Invoking Python transform:

code_location = {"github": "github", "commit_hash": "12345", "path": "path"}

runtime_python_params = {
    "runtime_pipeline_id": "pipeline_id",
    "runtime_job_id": "job_id",
    "runtime_code_location": ParamsUtils.convert_to_ast(code_location),
}
input_folder = os.path.abspath(zip_input_folder)
output_folder =  os.path.abspath(parquet_data_output)
supported_languages_file = os.path.abspath("../../../transforms/code/code2parquet/python/test-data/languages/lang_extensions.json")

ingest_config = {
    "data_files_to_use": ast.literal_eval("['.zip']"),
    "code2parquet_supported_langs_file": supported_languages_file,
    "code2parquet_detect_programming_lang": True,
}

execute_python_transform(
    configuration = t_configuration,
    name="code2parquet",
    input_folder=input_folder,
    output_folder=output_folder,
    params=runtime_python_params | ingest_config
)

In the fragment above, we first define Python runtime parameters. Most of them are defaulted, so their use is optional (only if we need to overwrite them). Then we define input/output folder and location of the support file. We also define code to parquet specific parameters and finally invoke the transform itself. Note here, that runtime_python_params can be defined once and then reused across several Python transform invocation.

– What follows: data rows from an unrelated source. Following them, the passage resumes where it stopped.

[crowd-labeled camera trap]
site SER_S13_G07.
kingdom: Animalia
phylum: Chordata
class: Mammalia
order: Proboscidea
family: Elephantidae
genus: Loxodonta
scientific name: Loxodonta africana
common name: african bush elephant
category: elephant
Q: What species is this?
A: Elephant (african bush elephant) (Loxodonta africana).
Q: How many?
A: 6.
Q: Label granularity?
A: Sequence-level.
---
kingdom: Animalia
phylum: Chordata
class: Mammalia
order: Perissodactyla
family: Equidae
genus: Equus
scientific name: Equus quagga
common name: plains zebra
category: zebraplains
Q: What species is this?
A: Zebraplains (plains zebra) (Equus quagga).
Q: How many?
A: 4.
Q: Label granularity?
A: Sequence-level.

Invoking Python transform:

runtime_ray_params = {
    "runtime_worker_options": ParamsUtils.convert_to_ast(worker_options),
    "runtime_num_workers": 3,
    "runtime_pipeline_id": "pipeline_id",
    "runtime_job_id": "job_id",
    "runtime_creation_delay": 0,
    "runtime_code_location": ParamsUtils.convert_to_ast(code_location),
}

ededup_config = {
    "ededup_hash_cpu": 0.5,
    "ededup_num_hashes": 2,
    "ededup_doc_column": "contents",
}

execute_ray_transform(
    configuration = t_configuration,
    name="ededup",
    input_folder=input_folder,
    output_folder=output_folder,
    params=runtime_ray_params | ededup_config
)

In the fragment above, we first define Ray runtime parameters. Most of them are defaulted, so their use is optional (only if we need to overwrite them). Then we define input/output folder and ededup specific parameters and finally invoke the transform itself. Note here, that runtime_ray_params can be defined once and then reused across several Python transform invocation.